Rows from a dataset
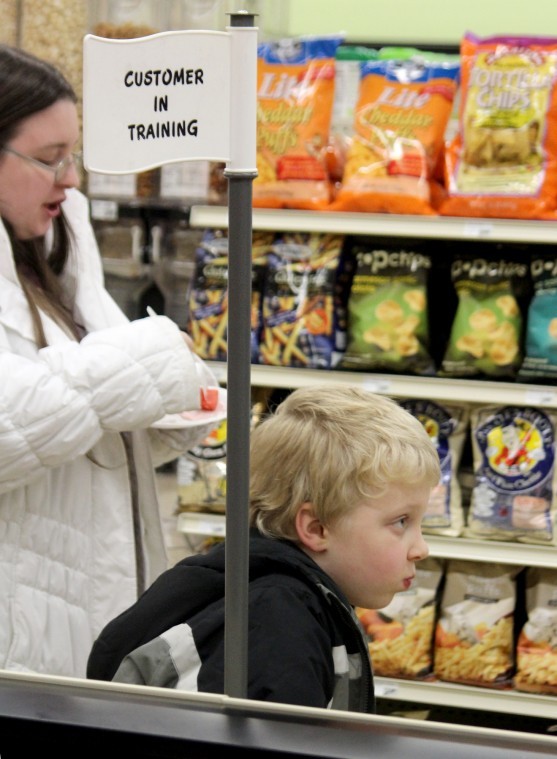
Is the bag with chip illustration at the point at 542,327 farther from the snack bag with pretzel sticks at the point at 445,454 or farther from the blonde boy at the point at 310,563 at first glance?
the blonde boy at the point at 310,563

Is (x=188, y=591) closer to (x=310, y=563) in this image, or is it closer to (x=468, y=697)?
(x=310, y=563)

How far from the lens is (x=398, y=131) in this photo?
271 centimetres

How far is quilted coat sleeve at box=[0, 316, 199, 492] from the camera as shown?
1419 millimetres

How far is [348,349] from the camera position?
279 centimetres

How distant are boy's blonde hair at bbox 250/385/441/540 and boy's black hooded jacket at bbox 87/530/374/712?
54 mm

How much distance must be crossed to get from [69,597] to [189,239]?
5.69 feet

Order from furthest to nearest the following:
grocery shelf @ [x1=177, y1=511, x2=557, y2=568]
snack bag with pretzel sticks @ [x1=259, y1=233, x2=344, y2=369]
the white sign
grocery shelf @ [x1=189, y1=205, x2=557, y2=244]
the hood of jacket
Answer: snack bag with pretzel sticks @ [x1=259, y1=233, x2=344, y2=369] < grocery shelf @ [x1=177, y1=511, x2=557, y2=568] < grocery shelf @ [x1=189, y1=205, x2=557, y2=244] < the hood of jacket < the white sign

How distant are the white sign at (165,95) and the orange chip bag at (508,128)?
71.4 inches

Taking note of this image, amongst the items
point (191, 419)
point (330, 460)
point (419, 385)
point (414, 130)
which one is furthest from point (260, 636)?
point (414, 130)

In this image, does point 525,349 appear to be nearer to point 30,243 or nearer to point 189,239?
point 189,239

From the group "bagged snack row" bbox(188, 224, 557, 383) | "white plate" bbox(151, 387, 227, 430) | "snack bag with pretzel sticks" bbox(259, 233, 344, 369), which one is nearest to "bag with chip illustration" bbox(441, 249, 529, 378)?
"bagged snack row" bbox(188, 224, 557, 383)

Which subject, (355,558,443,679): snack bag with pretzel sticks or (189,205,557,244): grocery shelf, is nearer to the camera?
(189,205,557,244): grocery shelf

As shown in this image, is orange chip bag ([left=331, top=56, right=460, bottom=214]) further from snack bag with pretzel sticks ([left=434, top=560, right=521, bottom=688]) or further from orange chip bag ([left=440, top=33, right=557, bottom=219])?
snack bag with pretzel sticks ([left=434, top=560, right=521, bottom=688])

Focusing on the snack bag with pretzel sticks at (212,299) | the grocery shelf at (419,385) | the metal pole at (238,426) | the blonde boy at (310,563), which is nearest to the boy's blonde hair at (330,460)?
the blonde boy at (310,563)
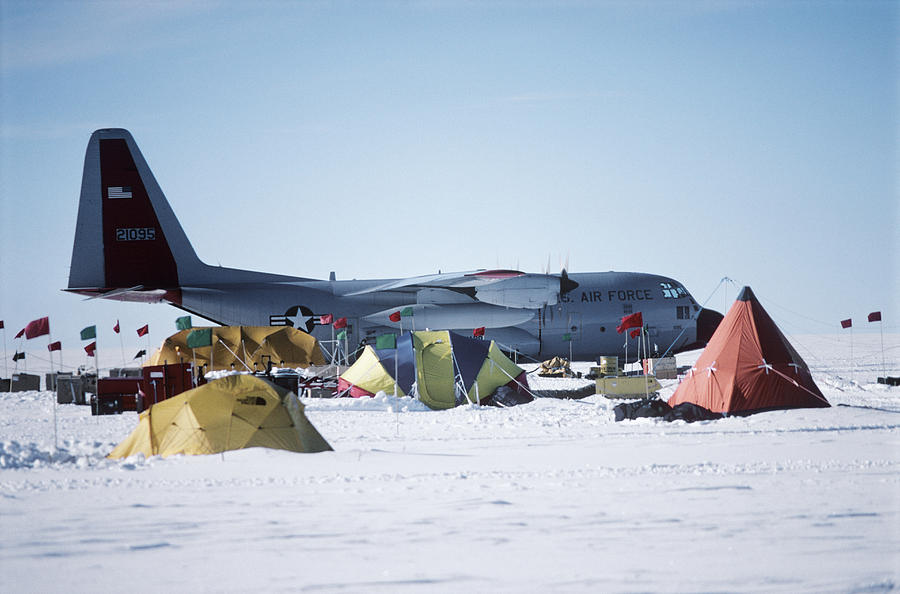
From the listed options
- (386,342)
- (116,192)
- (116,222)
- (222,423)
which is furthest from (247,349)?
(222,423)

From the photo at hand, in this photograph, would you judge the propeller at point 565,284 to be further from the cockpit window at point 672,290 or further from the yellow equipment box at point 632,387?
the yellow equipment box at point 632,387

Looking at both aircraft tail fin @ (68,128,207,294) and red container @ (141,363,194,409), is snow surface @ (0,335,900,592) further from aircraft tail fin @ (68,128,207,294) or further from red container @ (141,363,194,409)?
aircraft tail fin @ (68,128,207,294)

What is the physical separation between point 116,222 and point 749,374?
26.3 m

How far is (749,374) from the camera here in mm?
17078

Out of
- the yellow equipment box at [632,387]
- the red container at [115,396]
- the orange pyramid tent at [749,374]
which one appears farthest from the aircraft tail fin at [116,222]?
the orange pyramid tent at [749,374]

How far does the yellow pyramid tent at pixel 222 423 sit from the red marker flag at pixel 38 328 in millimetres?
10152

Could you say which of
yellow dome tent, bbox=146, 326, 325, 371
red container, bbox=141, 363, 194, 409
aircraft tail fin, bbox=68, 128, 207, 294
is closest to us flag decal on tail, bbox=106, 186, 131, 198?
aircraft tail fin, bbox=68, 128, 207, 294

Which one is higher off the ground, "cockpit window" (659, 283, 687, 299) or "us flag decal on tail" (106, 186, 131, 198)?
"us flag decal on tail" (106, 186, 131, 198)

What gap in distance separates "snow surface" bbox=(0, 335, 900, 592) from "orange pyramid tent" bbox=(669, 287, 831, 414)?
7.84 feet

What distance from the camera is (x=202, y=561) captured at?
658 centimetres

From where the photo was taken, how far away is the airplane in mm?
34250

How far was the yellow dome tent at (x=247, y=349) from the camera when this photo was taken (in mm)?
30422

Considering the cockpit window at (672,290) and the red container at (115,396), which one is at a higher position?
the cockpit window at (672,290)

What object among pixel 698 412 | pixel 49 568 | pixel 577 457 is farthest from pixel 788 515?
pixel 698 412
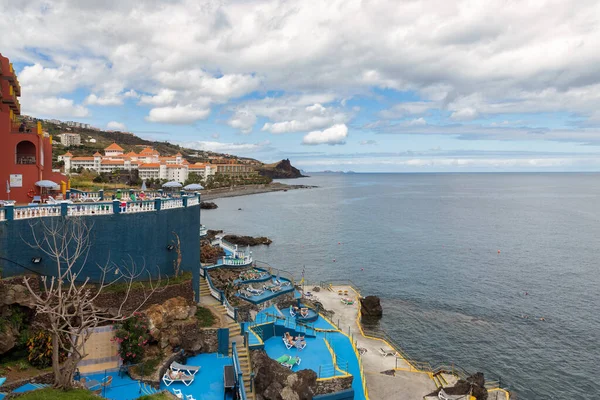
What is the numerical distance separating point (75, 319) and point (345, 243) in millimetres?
52118

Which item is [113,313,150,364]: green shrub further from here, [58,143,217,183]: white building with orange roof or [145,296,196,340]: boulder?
[58,143,217,183]: white building with orange roof

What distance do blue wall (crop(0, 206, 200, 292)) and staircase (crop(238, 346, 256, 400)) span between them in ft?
18.1

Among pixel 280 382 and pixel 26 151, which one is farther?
pixel 26 151

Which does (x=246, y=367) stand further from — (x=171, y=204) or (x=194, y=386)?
(x=171, y=204)

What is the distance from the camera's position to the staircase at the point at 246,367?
17469mm

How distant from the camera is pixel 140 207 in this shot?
19703 millimetres

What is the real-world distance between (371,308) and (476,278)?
19102 mm

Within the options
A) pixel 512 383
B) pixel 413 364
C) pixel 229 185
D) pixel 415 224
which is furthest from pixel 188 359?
pixel 229 185

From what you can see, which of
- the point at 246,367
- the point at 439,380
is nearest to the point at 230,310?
the point at 246,367

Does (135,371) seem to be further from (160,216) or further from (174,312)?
(160,216)

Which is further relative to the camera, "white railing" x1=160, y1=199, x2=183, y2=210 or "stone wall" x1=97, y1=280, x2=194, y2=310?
"white railing" x1=160, y1=199, x2=183, y2=210

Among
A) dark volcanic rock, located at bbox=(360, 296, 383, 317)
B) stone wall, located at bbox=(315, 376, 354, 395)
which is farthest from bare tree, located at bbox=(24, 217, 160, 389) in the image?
dark volcanic rock, located at bbox=(360, 296, 383, 317)

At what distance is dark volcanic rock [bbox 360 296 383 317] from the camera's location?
3481 cm

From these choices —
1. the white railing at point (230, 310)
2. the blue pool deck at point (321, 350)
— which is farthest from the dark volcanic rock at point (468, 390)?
the white railing at point (230, 310)
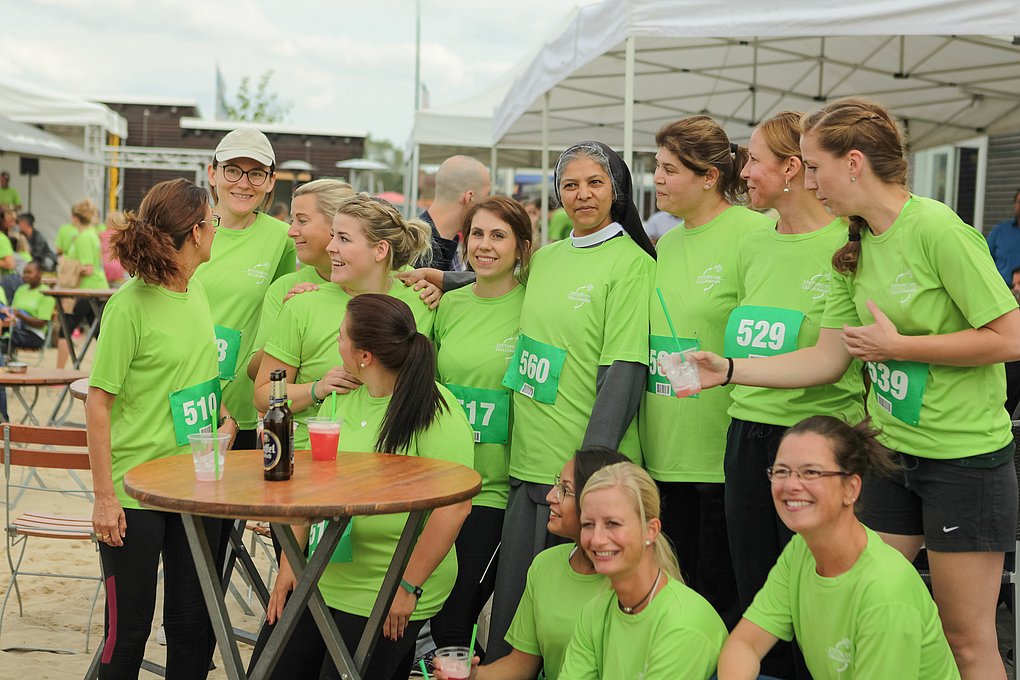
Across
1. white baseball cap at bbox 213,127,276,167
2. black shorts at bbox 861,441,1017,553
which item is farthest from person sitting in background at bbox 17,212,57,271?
black shorts at bbox 861,441,1017,553

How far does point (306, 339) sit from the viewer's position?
3.19m

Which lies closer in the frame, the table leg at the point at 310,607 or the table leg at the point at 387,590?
the table leg at the point at 310,607

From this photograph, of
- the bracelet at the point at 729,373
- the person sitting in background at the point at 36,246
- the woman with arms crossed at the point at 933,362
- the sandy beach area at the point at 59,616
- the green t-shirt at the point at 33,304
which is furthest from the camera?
the person sitting in background at the point at 36,246

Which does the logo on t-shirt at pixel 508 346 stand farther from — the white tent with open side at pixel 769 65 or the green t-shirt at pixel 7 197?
the green t-shirt at pixel 7 197

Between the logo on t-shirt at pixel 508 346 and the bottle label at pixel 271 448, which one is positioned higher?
the logo on t-shirt at pixel 508 346

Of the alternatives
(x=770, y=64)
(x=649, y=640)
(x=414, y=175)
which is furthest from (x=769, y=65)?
(x=649, y=640)

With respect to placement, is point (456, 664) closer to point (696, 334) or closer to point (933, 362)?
point (696, 334)

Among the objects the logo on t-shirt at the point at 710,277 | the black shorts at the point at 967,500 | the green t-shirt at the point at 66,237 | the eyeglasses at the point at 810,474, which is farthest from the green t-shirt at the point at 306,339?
the green t-shirt at the point at 66,237

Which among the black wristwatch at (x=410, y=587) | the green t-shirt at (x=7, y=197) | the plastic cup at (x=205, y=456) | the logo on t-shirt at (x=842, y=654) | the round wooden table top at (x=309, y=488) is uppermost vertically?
the green t-shirt at (x=7, y=197)

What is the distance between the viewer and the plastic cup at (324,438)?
8.52 ft

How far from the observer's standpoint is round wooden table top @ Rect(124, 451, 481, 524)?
2102 mm

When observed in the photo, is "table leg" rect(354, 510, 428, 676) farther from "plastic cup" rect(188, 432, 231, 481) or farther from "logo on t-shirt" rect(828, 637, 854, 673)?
"logo on t-shirt" rect(828, 637, 854, 673)

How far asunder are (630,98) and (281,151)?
2239cm

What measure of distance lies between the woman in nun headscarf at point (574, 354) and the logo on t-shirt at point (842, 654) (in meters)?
0.81
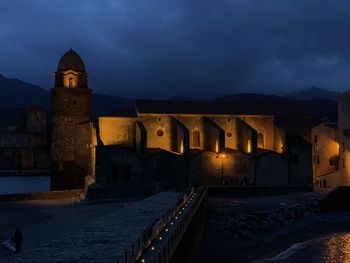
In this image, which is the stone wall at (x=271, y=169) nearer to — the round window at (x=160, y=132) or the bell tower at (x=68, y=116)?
the round window at (x=160, y=132)

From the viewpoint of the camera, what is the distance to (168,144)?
4816cm

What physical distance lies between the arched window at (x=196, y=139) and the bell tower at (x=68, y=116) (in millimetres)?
11606

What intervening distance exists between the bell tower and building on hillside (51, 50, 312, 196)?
0.34 feet

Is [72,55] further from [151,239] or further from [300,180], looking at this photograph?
[151,239]

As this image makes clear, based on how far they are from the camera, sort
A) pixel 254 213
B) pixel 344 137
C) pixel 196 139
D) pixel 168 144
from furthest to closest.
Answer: pixel 344 137 → pixel 196 139 → pixel 168 144 → pixel 254 213

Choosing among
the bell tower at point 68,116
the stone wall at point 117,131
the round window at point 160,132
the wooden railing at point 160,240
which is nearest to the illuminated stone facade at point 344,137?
the round window at point 160,132

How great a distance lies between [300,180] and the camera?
158ft

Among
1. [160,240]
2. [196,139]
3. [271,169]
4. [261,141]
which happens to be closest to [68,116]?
[196,139]

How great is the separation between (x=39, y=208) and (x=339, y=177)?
96.5ft

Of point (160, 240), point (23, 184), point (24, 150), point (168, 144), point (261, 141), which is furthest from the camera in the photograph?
point (24, 150)

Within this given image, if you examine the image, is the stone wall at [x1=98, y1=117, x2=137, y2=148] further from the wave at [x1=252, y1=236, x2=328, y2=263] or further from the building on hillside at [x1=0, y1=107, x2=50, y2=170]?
the building on hillside at [x1=0, y1=107, x2=50, y2=170]

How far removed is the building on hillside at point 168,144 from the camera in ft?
145

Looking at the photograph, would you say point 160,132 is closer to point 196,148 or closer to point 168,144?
point 168,144

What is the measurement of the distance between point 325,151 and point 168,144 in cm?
1962
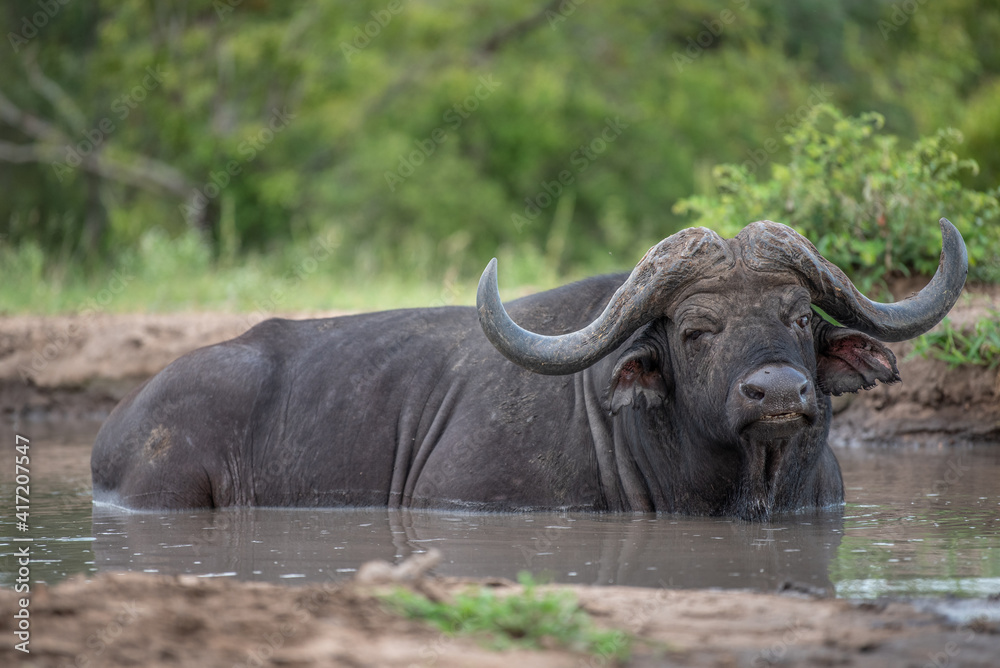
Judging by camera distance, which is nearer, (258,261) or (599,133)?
(258,261)

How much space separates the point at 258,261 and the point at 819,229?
1141 cm

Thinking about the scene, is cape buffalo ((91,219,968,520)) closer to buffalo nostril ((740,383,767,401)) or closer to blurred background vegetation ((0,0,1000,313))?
buffalo nostril ((740,383,767,401))

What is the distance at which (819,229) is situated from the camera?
9.94 m

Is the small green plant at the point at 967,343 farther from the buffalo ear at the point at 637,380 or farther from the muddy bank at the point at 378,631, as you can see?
the muddy bank at the point at 378,631

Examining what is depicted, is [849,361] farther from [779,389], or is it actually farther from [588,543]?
[588,543]

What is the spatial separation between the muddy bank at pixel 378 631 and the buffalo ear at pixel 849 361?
7.62 ft

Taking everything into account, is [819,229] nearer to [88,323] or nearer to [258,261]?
[88,323]

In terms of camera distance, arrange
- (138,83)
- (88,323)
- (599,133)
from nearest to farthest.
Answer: (88,323)
(138,83)
(599,133)

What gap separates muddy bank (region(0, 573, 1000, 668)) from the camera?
3.31 m

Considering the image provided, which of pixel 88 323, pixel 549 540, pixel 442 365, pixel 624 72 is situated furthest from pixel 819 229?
pixel 624 72

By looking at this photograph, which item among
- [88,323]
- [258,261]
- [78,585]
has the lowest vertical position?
[78,585]

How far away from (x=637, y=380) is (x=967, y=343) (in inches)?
145

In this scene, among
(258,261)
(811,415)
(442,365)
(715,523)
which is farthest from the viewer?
(258,261)

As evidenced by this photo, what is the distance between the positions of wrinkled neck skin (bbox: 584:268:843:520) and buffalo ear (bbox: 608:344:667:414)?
0.8 inches
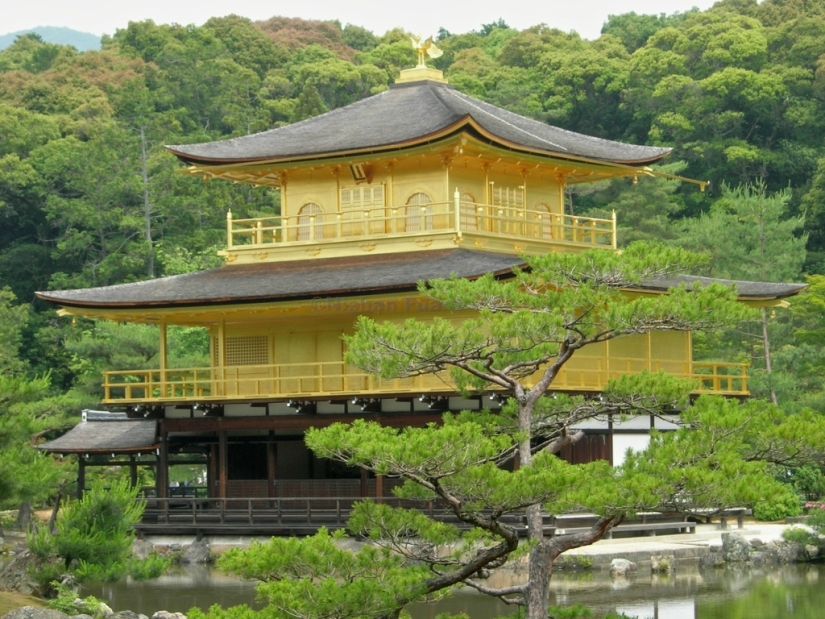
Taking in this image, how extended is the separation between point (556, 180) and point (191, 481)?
627 inches

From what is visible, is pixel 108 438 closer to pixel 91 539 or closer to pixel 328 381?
pixel 328 381

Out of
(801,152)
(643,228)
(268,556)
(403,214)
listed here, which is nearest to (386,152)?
(403,214)

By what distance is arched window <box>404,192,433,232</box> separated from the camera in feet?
105

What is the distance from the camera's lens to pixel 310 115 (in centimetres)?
5866

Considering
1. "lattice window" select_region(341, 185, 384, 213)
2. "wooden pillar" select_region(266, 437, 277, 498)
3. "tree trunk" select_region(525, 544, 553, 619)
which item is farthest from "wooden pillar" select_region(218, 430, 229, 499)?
"tree trunk" select_region(525, 544, 553, 619)

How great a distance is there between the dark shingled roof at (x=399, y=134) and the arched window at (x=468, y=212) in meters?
1.49

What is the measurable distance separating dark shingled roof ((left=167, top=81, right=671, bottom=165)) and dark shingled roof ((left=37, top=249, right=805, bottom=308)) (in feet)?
7.40

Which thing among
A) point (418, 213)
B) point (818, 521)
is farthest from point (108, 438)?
point (818, 521)

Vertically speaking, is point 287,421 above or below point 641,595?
above

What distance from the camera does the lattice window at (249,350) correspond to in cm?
3281

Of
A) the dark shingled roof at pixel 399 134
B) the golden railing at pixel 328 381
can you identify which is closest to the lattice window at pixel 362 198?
the dark shingled roof at pixel 399 134

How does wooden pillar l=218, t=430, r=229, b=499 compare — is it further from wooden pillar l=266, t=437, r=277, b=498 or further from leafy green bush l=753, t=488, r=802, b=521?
leafy green bush l=753, t=488, r=802, b=521

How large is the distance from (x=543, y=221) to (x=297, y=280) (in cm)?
604

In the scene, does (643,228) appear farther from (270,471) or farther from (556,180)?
(270,471)
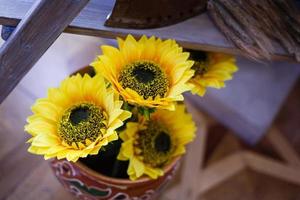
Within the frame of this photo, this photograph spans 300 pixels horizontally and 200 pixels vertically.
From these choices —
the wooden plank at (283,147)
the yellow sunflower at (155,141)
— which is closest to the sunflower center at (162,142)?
the yellow sunflower at (155,141)

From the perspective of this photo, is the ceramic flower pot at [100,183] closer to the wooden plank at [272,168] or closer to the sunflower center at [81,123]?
the sunflower center at [81,123]

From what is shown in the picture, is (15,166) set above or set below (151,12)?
below

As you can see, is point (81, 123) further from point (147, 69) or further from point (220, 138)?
point (220, 138)

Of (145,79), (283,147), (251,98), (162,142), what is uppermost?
(145,79)

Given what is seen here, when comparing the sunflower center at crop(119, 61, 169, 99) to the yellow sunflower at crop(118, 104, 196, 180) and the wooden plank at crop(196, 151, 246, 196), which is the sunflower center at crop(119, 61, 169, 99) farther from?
the wooden plank at crop(196, 151, 246, 196)

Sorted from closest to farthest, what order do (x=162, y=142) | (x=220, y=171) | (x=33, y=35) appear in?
1. (x=33, y=35)
2. (x=162, y=142)
3. (x=220, y=171)

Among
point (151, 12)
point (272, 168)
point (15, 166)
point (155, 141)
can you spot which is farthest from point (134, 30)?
point (272, 168)

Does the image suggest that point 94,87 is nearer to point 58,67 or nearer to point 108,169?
point 108,169
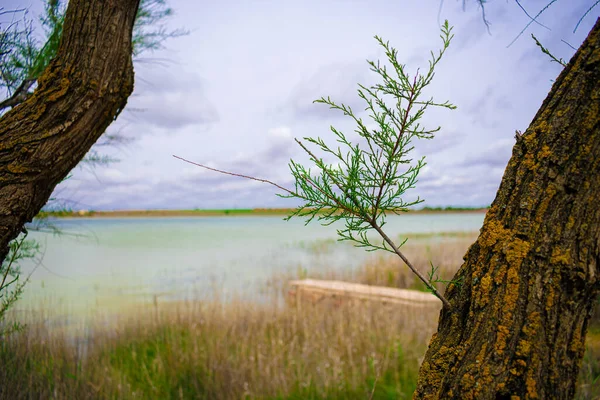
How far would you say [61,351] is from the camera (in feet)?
13.6

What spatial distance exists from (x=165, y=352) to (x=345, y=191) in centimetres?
381

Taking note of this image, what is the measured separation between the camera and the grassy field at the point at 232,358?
3473 mm

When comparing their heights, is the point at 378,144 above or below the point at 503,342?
above

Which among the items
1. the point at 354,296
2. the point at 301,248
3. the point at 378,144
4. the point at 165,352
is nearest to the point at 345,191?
the point at 378,144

» **OBJECTIVE**:
Write out an exact reproduction of the lines from the line that holds "Does the image" to the bottom of the listing above, both ends included. Exclude pictures.

» **RESPONSE TO THE TASK**:
Does the image suggest that point 94,87 is nearer to point 58,67 or nearer to point 108,169?
point 108,169
How far would you say [61,351] is from the camera (in feet)?
13.6

What spatial distance exists from (x=165, y=352) to (x=345, y=191) in centimetres?
381

Taking note of this image, what is the measured separation between the camera and the grassy field at the point at 232,358?
3473 mm

When comparing their heights, is the point at 378,144 above or below the point at 503,342?
above

Which among the items
1. the point at 354,296
2. the point at 301,248
3. the point at 378,144
4. the point at 165,352
is nearest to the point at 345,191?
the point at 378,144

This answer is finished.